Как видим, говорить о «методологической ошибке» Цветаевой и Мандельштама затруднительно потому, что неблагоприятные обстоятельства перевода предстают в «снятом», преодоленном виде – Цветаевой и Мандельштаму удалось привить стиху даже нечто противорифменное, – создается потому обманчивое впечатление, словно в этом плане все в порядке, раз налицо замечательные строки и строфы – мы должны быть им благодарны – а следовательно, и всем сопутствующим обстоятельствам.
Всего Цветаева перевела три очень разные по характеру поэмы Важа Пшавела: «Гоготур и Апшина», «Этери» и «Раненый барс». И все одним размером: четырехстопным хореем. Поэтому с самого начала имело место не столько свободное, изнутри идущее проявление и растворение в нем, сколько преодоление его механистичности, бойкости, скоростности: в целом нет ощущения единственности, счастливого совпадения, напротив, не покидает чувство, что поэт во власти чуждой подхлестывающей стихии («Сколько их, куда их гонит»). Кстати сказать, по сравнению с двумя другими ею переведенными поэмами в этой бег хорея значительно замедлен, что, видимо, стоило немалых усилий.

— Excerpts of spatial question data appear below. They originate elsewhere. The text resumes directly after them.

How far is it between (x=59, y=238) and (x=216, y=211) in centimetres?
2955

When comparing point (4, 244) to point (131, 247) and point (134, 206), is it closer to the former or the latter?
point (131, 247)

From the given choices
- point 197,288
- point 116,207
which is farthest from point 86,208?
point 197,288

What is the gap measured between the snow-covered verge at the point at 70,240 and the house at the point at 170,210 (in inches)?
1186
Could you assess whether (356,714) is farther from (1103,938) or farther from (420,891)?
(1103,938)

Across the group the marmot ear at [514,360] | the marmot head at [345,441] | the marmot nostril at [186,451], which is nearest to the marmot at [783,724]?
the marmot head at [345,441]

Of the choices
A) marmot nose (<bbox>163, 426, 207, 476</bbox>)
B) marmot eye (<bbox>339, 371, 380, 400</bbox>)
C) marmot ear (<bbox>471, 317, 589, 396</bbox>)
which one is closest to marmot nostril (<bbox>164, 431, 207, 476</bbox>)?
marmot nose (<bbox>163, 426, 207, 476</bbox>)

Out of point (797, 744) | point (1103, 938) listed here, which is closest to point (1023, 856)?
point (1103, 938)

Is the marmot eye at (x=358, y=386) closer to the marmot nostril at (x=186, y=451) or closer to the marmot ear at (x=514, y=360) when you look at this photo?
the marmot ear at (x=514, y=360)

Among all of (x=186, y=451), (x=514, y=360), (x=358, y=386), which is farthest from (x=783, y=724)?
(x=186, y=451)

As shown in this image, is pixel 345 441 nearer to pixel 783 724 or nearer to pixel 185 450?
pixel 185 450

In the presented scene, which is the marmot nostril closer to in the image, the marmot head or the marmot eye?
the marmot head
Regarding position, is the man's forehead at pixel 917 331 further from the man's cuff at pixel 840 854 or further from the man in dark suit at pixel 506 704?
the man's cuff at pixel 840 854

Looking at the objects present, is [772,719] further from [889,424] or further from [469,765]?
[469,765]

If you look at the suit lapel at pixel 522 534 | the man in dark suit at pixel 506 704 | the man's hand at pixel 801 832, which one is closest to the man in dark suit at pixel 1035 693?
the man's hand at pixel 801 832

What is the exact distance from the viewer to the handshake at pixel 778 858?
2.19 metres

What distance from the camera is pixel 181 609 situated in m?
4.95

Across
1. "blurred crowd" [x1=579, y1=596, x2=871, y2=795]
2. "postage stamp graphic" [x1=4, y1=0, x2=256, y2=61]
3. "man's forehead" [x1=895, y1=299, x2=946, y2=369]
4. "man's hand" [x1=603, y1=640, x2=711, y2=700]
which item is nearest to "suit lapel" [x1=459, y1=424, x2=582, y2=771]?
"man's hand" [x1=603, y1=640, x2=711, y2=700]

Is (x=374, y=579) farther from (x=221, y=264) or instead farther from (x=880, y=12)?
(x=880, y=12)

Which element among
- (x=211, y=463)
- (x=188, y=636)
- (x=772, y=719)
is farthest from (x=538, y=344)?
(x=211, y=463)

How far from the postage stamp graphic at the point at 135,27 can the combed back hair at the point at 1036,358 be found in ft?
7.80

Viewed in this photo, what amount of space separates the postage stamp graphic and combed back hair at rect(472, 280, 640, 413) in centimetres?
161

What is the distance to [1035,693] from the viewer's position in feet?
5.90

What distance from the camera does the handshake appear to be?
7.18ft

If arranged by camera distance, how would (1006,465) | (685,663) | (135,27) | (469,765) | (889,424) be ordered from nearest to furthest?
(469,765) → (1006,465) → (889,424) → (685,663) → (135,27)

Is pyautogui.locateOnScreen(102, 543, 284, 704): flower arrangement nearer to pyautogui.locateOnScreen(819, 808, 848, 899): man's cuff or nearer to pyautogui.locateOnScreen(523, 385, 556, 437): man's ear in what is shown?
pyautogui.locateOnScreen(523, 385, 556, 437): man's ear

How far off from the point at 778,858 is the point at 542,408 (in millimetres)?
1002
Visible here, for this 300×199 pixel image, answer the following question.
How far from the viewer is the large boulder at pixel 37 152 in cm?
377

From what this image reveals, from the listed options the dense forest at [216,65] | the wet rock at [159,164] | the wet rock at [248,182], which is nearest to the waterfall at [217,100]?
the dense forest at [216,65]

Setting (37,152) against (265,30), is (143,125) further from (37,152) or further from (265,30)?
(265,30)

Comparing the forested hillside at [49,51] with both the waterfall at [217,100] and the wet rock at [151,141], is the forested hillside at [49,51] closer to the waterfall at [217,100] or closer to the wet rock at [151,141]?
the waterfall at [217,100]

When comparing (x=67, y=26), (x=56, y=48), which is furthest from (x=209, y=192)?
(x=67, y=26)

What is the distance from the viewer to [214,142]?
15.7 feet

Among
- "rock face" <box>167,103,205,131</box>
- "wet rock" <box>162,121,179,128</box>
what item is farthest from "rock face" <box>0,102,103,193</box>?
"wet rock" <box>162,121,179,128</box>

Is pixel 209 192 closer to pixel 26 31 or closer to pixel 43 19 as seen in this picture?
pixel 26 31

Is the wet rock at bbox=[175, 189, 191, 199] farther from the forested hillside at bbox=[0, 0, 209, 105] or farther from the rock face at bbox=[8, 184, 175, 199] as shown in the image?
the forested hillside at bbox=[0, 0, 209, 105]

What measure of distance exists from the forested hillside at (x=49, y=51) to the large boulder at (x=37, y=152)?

Цветаевой была рекомендована и система рифмовки – через строку, оставляя две строки – первую и третью – незарифмованными[169]. Формальное тому обоснование вроде бы дает подлинник: там действительно преобладает такой принцип рифмовки. А раз так, то для Цветаевой это уже не директивное предписание – она мгновенно восстала бы против, – а святая святых – «богоданное», бог, которого замещает в случае перевода оригинал, подстрочник.
Неполная рифмовка не столько облегчила труд, сколько сковала Цветаеву. Ведь рифма – конструктивна. Цветаева писала в одном письме: «… Этого (без рифмы) просто не было бы; а вот есть. Вот почему я рифмую стихи»[170]. И там же: «„Белые стихи” за редчайшими исключениями, кажутся мне черновиками, тем, что еще требует написания, одним лишь намерением, не более»[171].
«Мой инстинкт всегда ищет и создает преграды, т. е. я инстинктивно их создаю – в жизни, как и в стихах»[172].
Из письма к дочери: «Я никогда не просила „свыше” – рифмы (это мое дело!) – я просила (требовала!) – силы найти ее, силы на это мучение. И это мне давалось; подавалось»[173].
Скованным в переводе «Гоготур и Апшина» оказался и Мандельштам – стилевое решение переводить поэму без рифм и на былинный лад не давало полностью проявиться замечательным качествам этого поэта.
Речь идет не о слабости переводов Цветаевой и Мандельштама – мы имеем в виду не переводы во плоти, а методологическую ошибку, в них сказавшуюся, которую они преодолевают прирожденным поэтическим даром. С другой стороны, говорить о правильной методологии Заболоцкого можно лишь со следующей оговоркой: правильная методология сама по себе не гарантия наилучшего исполнения.